Description: High-performance data engine for AI and multimodal workloads. Process images, audio, video, and structured data at any scale
View eventual-inc/daft on GitHub ↗
Daft is an open-source library developed by Eventual Inc. designed to simplify and accelerate the development of production-grade data pipelines, particularly those leveraging Apache Spark and Delta Lake. It aims to bridge the gap between the expressiveness of Pandas and the scalability of Spark, allowing data scientists and engineers to write data transformations using familiar Pandas-like syntax that seamlessly compiles down to optimized Spark code.

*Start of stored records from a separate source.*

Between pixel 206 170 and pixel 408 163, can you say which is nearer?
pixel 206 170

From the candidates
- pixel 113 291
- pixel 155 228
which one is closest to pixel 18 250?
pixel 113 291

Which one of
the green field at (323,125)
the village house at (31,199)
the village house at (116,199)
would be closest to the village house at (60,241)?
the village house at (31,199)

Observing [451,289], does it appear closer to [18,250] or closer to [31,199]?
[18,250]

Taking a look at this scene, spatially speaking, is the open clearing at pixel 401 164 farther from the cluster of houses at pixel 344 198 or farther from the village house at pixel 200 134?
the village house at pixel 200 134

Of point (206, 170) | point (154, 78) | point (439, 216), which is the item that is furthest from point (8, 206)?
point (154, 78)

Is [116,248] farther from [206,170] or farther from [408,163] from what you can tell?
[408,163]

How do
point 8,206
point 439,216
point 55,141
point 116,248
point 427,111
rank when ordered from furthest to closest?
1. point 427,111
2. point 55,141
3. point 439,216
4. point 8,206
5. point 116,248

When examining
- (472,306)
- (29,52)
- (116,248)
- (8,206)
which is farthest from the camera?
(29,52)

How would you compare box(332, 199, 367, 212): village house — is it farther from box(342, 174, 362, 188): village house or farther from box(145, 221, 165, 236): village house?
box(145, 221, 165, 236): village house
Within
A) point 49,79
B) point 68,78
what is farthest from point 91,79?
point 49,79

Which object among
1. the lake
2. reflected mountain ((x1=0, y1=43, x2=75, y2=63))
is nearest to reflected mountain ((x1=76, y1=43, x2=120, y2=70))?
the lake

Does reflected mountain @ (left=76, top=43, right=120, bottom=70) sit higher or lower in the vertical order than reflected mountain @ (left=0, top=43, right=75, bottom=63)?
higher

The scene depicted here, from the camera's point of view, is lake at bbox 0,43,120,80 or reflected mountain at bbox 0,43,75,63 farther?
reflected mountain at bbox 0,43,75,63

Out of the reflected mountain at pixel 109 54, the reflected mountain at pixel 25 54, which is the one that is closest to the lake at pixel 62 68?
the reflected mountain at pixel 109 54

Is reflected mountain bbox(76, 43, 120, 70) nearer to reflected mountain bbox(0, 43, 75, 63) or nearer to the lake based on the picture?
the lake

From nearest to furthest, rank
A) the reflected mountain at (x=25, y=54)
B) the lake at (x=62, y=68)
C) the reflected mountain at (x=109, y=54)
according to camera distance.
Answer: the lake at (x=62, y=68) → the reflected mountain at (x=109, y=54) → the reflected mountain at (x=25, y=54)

Essentially, Daft provides a higher-level API for Spark, making it more accessible and efficient for a wider range of users.
At its core, Daft introduces the concept of a `daft.DataFrame`, which mirrors the Pandas DataFrame but operates on distributed data. This DataFrame isn't a direct wrapper around a Spark DataFrame; instead, it's a new data structure built on top of Apache Arrow, enabling zero-copy data sharing and efficient execution. Daft's compiler intelligently translates Pandas-like operations (filtering, grouping, aggregations, joins, etc.) into optimized Spark plans, leveraging Delta Lake for reliable data storage and versioning. A key benefit is automatic schema inference and type checking, reducing runtime errors common in traditional Spark development.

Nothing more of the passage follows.